[Start Excerpt provided]

Hi Nix community, I would like to show you something that I’ve been working on this holiday:
Attic is a self-hostable Nix Binary Cache server backed by an S3-compatible storage provider. It has support for global deduplication and garbage collection. It’s easy to set up and scale, from one user (you!) to hundreds.
⚙️ Pushing 5 paths to "demo" on "local" (566 already cached, 2001 in upstream)...
✅ gnvi1x7r8kl3clzx0d266wi82fgyzidv-steam-run-fhs (29.69 MiB/s)
✅ rw7bx7ak2p02ljm3z4hhpkjlr8rzg6xz-steam-fhs (30.56 MiB/s)
✅ y92f9y7qhkpcvrqhzvf6k40j6iaxddq8-0p36ammvgyr55q9w75845kw4fw1c65ln-source (19.96 MiB/s)
🕒 vscode-1.74.2 ███████████████████████████████████████ 345.66 MiB (41.32 MiB/s)
🕓 zoom-5.12.9.367 ███████████████████████████ 329.36 MiB (39.47 MiB/s)
But why?
Currently, the experience of having a private Nix binary cache is less than ideal:
- Plain
s3://
store: Any machine interacting with the private cache needs its own S3 Access Key, with machines needing to push also having the private signing key available. Furthermore, there is no simple way to clean up an S3 cache based on access recency. - Plain
ssh://
store: Pushing and pulling both require SSH access to the machine. For pushing, the private key requirement still exists and the user also needs to be trusted bynix-daemon
. As a single-machine setup, it does not scale. -
nix-serve, eris, harmonia: These tools are able to perform signing on-the-fly, but they are still serving from the local
/nix/store
. Pushing still requires SSH access as a trusted user, and the setup is still single-machine and single-tenant. - Cachix: Provides a much better user experience than the others, with a sleek CLI client that allows users to push with a token. Signing can be managed centrally and done on-the-fly. However, it’s a SaaS service and cannot be self-hosted without a custom “Contact Us” arrangement.

[End Excerpt provided]

§ **Exercise aim**
Retype the post above about the Attic Nix binary cache server in full, word for word.

[Start Entries]

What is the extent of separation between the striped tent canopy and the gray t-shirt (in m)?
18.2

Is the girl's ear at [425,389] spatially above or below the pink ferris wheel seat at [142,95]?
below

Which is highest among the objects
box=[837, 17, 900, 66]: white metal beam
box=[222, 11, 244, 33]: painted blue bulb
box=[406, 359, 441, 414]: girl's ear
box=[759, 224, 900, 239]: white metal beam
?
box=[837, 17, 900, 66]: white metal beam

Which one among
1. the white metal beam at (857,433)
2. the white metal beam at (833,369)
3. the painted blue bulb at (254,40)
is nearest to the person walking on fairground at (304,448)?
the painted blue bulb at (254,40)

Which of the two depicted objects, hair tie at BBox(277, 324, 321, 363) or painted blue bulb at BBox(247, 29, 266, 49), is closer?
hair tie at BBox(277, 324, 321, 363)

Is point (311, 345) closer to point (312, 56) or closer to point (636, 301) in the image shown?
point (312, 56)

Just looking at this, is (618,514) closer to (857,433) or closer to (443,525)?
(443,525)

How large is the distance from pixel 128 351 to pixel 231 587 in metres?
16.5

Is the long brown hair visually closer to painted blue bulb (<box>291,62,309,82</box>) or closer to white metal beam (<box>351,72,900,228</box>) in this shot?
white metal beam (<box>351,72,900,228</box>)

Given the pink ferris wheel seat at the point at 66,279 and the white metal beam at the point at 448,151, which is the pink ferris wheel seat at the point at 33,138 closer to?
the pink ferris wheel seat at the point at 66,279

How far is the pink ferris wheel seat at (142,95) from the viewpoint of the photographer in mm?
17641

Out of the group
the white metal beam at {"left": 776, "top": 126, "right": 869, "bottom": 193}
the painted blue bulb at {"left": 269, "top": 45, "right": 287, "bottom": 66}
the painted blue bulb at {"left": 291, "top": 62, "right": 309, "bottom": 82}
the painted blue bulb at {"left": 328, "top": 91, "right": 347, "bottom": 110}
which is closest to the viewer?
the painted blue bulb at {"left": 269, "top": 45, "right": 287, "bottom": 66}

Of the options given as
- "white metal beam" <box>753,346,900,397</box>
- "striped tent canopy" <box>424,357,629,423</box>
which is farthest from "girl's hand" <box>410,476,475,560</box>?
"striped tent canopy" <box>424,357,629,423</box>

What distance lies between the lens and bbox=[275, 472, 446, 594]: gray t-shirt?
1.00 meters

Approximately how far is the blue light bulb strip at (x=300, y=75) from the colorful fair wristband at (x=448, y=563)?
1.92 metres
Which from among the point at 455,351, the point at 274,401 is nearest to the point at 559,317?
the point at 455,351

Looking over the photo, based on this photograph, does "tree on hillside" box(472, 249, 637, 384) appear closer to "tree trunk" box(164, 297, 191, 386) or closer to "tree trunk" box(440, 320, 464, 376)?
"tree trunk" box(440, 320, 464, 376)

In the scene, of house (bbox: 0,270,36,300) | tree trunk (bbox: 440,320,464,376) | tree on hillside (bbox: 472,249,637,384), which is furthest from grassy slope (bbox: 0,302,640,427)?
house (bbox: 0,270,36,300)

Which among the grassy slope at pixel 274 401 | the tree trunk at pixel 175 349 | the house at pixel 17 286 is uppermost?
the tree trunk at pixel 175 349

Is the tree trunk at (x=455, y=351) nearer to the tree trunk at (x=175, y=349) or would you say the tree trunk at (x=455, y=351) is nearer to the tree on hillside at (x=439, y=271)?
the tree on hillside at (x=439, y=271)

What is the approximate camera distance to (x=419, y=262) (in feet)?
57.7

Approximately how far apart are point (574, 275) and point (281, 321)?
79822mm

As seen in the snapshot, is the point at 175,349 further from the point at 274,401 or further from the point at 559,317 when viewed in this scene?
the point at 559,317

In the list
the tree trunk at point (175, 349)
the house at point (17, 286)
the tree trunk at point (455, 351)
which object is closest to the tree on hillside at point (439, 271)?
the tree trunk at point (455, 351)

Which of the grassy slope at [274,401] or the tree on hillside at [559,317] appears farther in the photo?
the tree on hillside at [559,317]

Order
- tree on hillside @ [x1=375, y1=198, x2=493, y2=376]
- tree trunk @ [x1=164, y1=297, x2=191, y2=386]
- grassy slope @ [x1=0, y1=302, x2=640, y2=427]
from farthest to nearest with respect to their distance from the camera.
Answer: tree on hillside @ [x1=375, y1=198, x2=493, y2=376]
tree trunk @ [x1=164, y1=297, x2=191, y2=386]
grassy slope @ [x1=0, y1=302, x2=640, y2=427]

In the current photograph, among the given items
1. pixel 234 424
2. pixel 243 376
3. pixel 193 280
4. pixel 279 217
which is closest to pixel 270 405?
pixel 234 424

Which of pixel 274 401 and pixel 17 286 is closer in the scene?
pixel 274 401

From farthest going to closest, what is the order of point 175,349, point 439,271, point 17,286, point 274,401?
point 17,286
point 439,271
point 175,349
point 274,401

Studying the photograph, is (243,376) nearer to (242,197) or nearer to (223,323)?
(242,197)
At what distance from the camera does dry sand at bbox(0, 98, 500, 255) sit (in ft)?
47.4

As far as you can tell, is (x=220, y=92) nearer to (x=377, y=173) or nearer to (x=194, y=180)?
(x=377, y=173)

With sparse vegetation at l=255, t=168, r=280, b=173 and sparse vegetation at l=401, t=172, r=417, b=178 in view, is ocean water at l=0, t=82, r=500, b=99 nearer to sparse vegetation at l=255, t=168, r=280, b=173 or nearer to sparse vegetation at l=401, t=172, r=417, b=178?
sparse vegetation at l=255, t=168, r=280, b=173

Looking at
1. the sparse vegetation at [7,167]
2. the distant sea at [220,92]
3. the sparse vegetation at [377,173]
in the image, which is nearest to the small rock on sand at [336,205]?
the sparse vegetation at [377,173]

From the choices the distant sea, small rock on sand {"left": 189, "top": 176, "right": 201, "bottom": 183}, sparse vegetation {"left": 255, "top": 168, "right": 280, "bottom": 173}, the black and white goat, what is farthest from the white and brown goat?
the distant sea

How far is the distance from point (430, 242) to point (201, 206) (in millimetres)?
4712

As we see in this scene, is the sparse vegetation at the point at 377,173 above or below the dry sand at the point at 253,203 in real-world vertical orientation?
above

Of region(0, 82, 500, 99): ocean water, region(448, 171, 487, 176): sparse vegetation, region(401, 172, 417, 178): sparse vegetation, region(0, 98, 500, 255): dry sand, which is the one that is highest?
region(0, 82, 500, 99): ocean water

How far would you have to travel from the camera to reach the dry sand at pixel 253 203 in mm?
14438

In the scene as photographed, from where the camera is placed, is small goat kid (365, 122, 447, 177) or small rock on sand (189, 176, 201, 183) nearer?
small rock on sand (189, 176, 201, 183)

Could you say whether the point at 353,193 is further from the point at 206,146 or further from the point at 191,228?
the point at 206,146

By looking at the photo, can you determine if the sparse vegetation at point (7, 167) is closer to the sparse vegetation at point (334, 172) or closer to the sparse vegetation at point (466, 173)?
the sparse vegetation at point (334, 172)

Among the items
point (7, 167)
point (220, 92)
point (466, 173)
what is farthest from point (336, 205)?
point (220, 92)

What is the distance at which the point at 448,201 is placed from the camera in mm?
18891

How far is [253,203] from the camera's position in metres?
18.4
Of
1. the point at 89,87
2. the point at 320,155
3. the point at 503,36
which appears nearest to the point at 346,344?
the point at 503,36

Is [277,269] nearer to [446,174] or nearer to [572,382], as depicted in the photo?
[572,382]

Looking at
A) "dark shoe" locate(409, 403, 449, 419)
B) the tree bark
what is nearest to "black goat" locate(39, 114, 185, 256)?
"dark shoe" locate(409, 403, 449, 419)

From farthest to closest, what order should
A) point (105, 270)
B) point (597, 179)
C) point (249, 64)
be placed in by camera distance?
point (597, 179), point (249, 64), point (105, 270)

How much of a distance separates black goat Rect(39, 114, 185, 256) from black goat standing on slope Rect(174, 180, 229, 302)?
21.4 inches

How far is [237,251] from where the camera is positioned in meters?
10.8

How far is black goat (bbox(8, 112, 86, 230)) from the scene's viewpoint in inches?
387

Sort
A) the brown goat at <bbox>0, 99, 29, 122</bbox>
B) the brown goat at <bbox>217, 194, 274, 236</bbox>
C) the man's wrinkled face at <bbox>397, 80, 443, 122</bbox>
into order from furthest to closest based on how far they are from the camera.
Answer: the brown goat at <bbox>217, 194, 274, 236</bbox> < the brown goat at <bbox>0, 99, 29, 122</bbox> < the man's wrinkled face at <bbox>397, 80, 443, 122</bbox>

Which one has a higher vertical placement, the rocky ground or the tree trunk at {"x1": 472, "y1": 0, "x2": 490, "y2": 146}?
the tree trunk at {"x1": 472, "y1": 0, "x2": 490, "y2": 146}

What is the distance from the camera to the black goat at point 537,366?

[End Entries]

§ **The result**
Hi Nix community, I would like to show you something that I’ve been working on this holiday:
Attic is a self-hostable Nix Binary Cache server backed by an S3-compatible storage provider. It has support for global deduplication and garbage collection. It’s easy to set up and scale, from one user (you!) to hundreds.
⚙️ Pushing 5 paths to "demo" on "local" (566 already cached, 2001 in upstream)...
✅ gnvi1x7r8kl3clzx0d266wi82fgyzidv-steam-run-fhs (29.69 MiB/s)
✅ rw7bx7ak2p02ljm3z4hhpkjlr8rzg6xz-steam-fhs (30.56 MiB/s)
✅ y92f9y7qhkpcvrqhzvf6k40j6iaxddq8-0p36ammvgyr55q9w75845kw4fw1c65ln-source (19.96 MiB/s)
🕒 vscode-1.74.2 ███████████████████████████████████████ 345.66 MiB (41.32 MiB/s)
🕓 zoom-5.12.9.367 ███████████████████████████ 329.36 MiB (39.47 MiB/s)
But why?
Currently, the experience of having a private Nix binary cache is less than ideal:
- Plain
s3://
store: Any machine interacting with the private cache needs its own S3 Access Key, with machines needing to push also having the private signing key available. Furthermore, there is no simple way to clean up an S3 cache based on access recency. - Plain
ssh://
store: Pushing and pulling both require SSH access to the machine. For pushing, the private key requirement still exists and the user also needs to be trusted bynix-daemon
. As a single-machine setup, it does not scale. -
nix-serve, eris, harmonia: These tools are able to perform signing on-the-fly, but they are still serving from the local
/nix/store
. Pushing still requires SSH access as a trusted user, and the setup is still single-machine and single-tenant. - Cachix: Provides a much better user experience than the others, with a sleek CLI client that allows users to push with a token. Signing can be managed centrally and done on-the-fly. However, it’s a SaaS service and cannot be self-hosted without a custom “Contact Us” arrangement.